No sólo eso, a diferencia de los sistemas de reparto, los de capitalización incrementan los ahorros disponibles, y de este modo la inversión, la acumulación de capital y la productividad, dando lugar a aumentos de salario y a reducciones de precios.
En resumen, las pensiones privadas no quiebran, permiten incrementar los salarios, reducir los precios y, sobre todo, lograr una independencia financiera mucho mayor a la obtenida de las pensiones públicas.
Los principios de solidaridad y bienestar blandidos por los intervencionistas no son más que patrañas que ocultan una verdad inquietante: los sistemas de reparto empobrecen a todo el mundo salvo a los políticos, que siguen gestionando y manejando las vidas y ahorros de toda la sociedad. En la consecución de este fatal objetivo no se han privado de utilizar mentiras, propaganda, sentimentalismos baratos y torrentes de demagogia.
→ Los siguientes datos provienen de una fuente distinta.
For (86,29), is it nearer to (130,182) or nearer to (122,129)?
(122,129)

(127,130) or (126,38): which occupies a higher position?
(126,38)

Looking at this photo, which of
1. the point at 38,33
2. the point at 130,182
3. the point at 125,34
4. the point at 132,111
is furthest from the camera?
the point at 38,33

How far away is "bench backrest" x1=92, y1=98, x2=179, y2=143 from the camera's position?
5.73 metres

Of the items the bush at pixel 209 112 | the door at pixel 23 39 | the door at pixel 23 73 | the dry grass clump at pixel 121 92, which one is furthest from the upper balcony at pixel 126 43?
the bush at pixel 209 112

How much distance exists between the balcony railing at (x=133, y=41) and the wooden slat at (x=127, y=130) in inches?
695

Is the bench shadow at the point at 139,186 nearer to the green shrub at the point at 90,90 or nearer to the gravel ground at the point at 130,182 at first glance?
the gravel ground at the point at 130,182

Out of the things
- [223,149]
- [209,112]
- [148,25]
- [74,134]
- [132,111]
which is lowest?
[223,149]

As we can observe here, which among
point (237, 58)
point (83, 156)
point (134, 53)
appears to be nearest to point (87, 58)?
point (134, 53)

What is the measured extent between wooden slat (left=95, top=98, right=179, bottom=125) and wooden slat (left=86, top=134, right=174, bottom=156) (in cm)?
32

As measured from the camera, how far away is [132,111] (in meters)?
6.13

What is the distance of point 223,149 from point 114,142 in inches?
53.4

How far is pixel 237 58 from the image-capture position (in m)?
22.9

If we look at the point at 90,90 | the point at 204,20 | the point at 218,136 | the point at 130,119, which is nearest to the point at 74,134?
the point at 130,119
Poco les ha importado que estuvieran arruinando el presente e hipotecando el futuro de la sociedad. Los políticos sólo se mueven por la sed de poder; los de ahora no tendrán que afrontar la quiebra del sistema en el futuro, por lo que no moverán ni un dedo para ampliar nuestra libertad. Pero lo cierto es que cada día que pasa la transición se vuelve más complicada y costosa; su inacción represora actual será nuestro gran problema mañana. Lo saben todos tan bien como Almunia: es hora de poner fin a un esquema intervencionista que sólo ha traído pobreza y que nunca debería haber nacido.